Claro, como era una herencia familiar, antigua y con renombre, ¿qué más
daba que las fulanas más solicitadas del país se pasearan a sus anchas por él,
y que hombres importantes con familia, se pasaran las noches allí metidos?
Menuda hipocresía.
—Tienes razón—dije—, no tengo vergüenza, estar toda la noche
rodeado de putas y de un puñado de caballeros aburridos, debe de ser un
trabajo agotador…
—Tu cinismo no tiene límites… Si te hubieras dignado alguna vez a
pasar tiempo en nuestros negocios, sabrías que nuestro trabajo implica mucho
más que eso, Adrien, no nos insultes. Eres un irresponsable y…
—Me da igual lo que penséis de mí, mi respuesta sigue siendo la misma.
No.
—¿Ni siquiera si te digo que a Rebeca también le harías un favor si
decidieras aceptar ir a Ibiza mientras nosotros estamos fuera?
—Mmmm… Hacerle un favor a mi futura cuñada no me importaría—
respondí casi relamiéndome para sacarlo un poco más de sus casillas.
—Si no fueras mi hermano te partiría la cara por lo que acabas de
insinuar.
—Y si tú no fueras el mío—me erguí en el asiento—, ya haría mucho
tiempo que hubieras perdido la tuya.
Retarnos con la mirada, como estábamos haciendo en aquel momento,
era nuestro juego favorito. A ninguno nos gustaba ser el primero en desviar
los ojos o agachar la cabeza. Esa vez, Theodore fue el primero en rendirse.

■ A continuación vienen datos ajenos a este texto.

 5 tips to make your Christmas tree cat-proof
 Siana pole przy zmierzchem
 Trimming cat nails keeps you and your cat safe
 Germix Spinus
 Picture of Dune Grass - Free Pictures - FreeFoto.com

—Míranos, ¿qué nos ha pasado? Antes nos pasábamos horas
tomándonos unas cervezas y hablando de todo. Nos divertíamos. Nos gustaba
estar juntos.
—Tú lo has dicho, antes…
—¿Algún día vas a decirme qué fue lo que te hice para que, incluso a
mí, que aparte de tu hermano me considerabas tu mejor amigo, me dejes
fuera de tu vida?
Ese hubiera sido un buen momento para ser sincero y confesarle cuánto
daño me había hecho que, precisamente él, hubiera aceptado sin rechistar el
protocolo de las familias adineradas que se empeñaban en seguir unas reglas
caducadas. Pero no lo hice, claro. Me constaba que mi hermano era lo
suficientemente inteligente para saber qué era aquello tan grave que nos había
distanciado.
—¿Por qué a tu futura mujer le viene bien que vaya a Ibiza? —pregunté
tratando de desviar la conversación.
—¿Fue por lo que pasó con Caitlin? Porque puedo llegar a entender
que…
—Theodore—dije poniéndome en pie—, has venido a mi santuario a
proponerme algo, lo has hecho y ya te he dado una respuesta. Ya sabes dónde
está la salida.
—Ésta sigue siendo también mi casa.
—Tienes razón—lo miré e incliné la cabeza a modo de despedida
educada—. Buenas noches.
Con toda la tranquilidad del mundo, caminé hasta la salida con sus ojos
pegados a mi nuca. Antes de que llegara a abrir la puerta, hizo un último
intento:
—Rebeca confía en que, si tú estás allí cuando nosotros estemos fuera,
puedas de vez en cuando echarle un vistazo al Lust.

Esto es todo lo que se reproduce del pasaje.